Anticipated range of L. donovani genomic DNA amplified in the LAMP device. One ng, 100 pg, 1 pg and 100 fg of L. donovani Bob genomic DNA were used in a LAMP reaction for 60 min, as described in Materials and Methods. (A) The confirmation of LAMP amplification was done by SYBR Gold detection. Diluted SYBR Gold nucleic acid stain was added to the LAMP products, and the color change was detected by visual examination. --: non-template control. (B) The quantification of SYBR Gold fluorescence was done by measuring the fluorescence intensity of the samples by a detection device, designated as ADC values. The mean + SEM of 10 ADC values is plotted for each sample. (C) Electrophoresis of LAMP products on a 2.5% agarose gel. M: 100 bp DNA ladder.

Figure 5
figure 5

Anticipated range of L. donovani DNA in clinical samples amplified in the LAMP device. 1 ng, 100 pg, 1 pg and 100 fg of DNA each from a positive and a negative clinical sample were used in a LAMP reaction for 60 min, as described in Materials and Methods. (A) The confirmation of LAMP amplification was done by SYBR Gold detection. Diluted SYBR Gold nucleic acid stain was added to the LAMP products, and the color change was detected by visual examination. --: non-template control. (B) The quantification of SYBR Gold fluorescence was done by measuring the fluorescence intensity of the samples by a detection device, designated as ADC values. The mean + SEM of 10 ADC values is plotted for each sample. (C) Electrophoresis of LAMP products on a 2.5% agarose gel. M: 100 bp DNA ladder.

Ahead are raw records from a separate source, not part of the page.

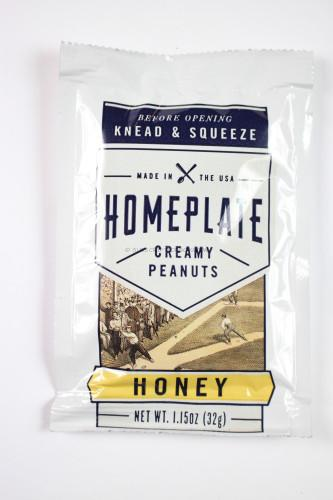 Peanut Butter Honey Spread HomePlate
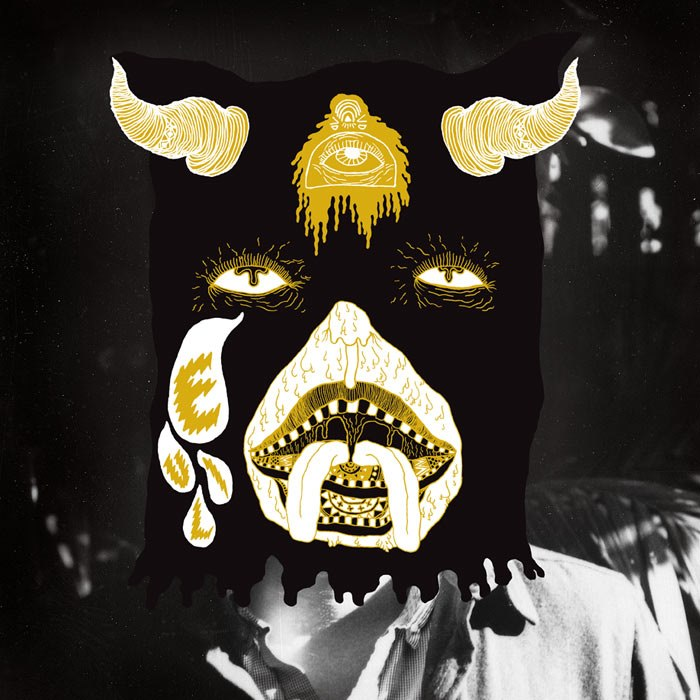 PORTUGAL. THE MAN – Evil Friends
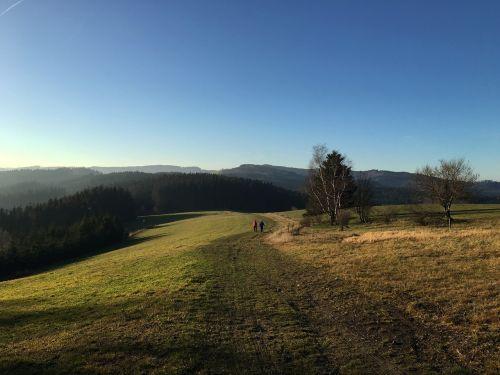 czech republic grass hill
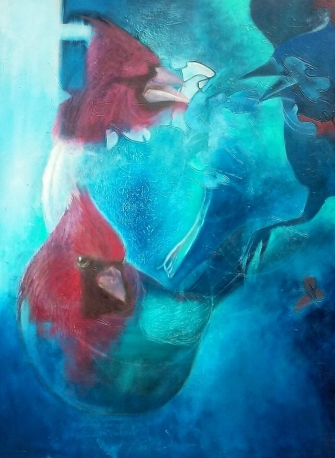 Cardinals Breaking Through by Jennifer Cordiglia, acrylic 2016
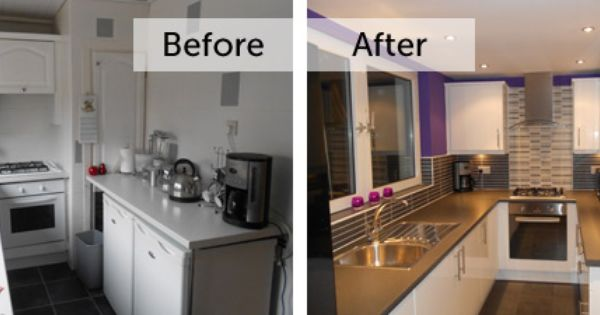 Small Kitchen Ideas Uk
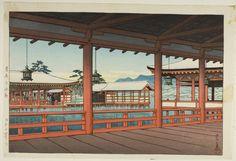 Kawase Hasui Japanese, 1883-1957  A Corridor at Miyajima (Miyajima no kairo), 1949  Color woodblock print 26.7 x 39.1 cm (paper); 24.2 x 36.6 cm (block)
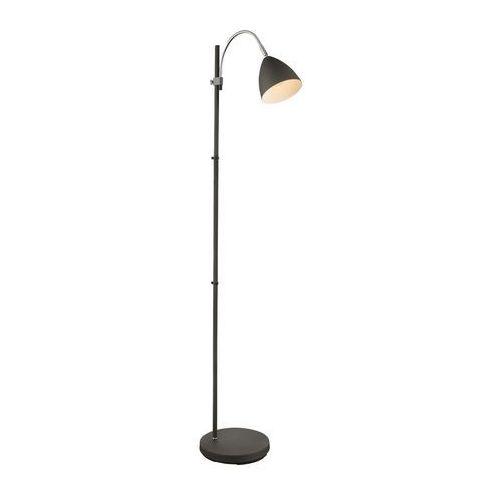 Globo Lampa stojąca Antracytowy, 1-punktowy - - Obszar wewnętrzny - ARCHIBALD - Czas dostawy: od 2-4 dni roboczych (9007371340842)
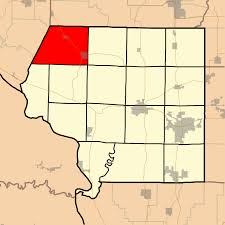 Bradley township jackson county illinois wikipedia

3.3 Detection of L. donovani DNA in samples from VL and PKDL patients

In order to test the ability of the LAMP device to detect and amplify L. donovani DNA in clinical samples, DNA from 10 naïve VL cases was used in a LAMP assay using this device. ITS-1 PCR was performed as a standard diagnostic test and the parasite load was determined in all the samples and all the 10 samples tested positive in the LAMP assay (figure 6A-C, table 2). DNA from 60 PKDL patients (40 confirmed and 20 suspected cases) was also tested in the LAMP device. ITS-1 PCR was performed as a standard diagnostic test and the parasite load was determined in all the samples (table 3). All the 40 confirmed samples tested positive whereas the 20 suspected samples tested negative in both ITS-1 PCR and LAMP assay. A representative image of LAMP assay data from 9 PKDL patient samples is shown in (figure 7A-C). Therefore, an extremely significant correlation between parasite load obtained by ITS-1 PCR and ADC values obtained in the LAMP assay was observed in VL and PKDL patient samples (n = 50, 95% CI = 0.9134 to 0.9725; Spearman r = 0.9510; P< 0.0001) (figure 8).

Figure 6
figure 6

LAMP amplification of L. donovani DNA from VL patient samples. One hundred pg of DNA from 10 naïve VL patient samples were used in a LAMP reaction for 60 min, as described in Materials and Methods. (A) The confirmation of LAMP amplification was done by SYBR Gold detection. Diluted SYBR Gold nucleic acid stain was added to the LAMP products, and the color change was detected by visual examination. --: non-template control. (B) The quantification of SYBR Gold fluorescence was done by measuring the fluorescence intensity of the samples by a detection device, designated as ADC values. The mean + SEM of 10 ADC values is plotted for each sample. (C) Electrophoresis of LAMP products on a 2.5% agarose gel. M: 100 bp DNA ladder.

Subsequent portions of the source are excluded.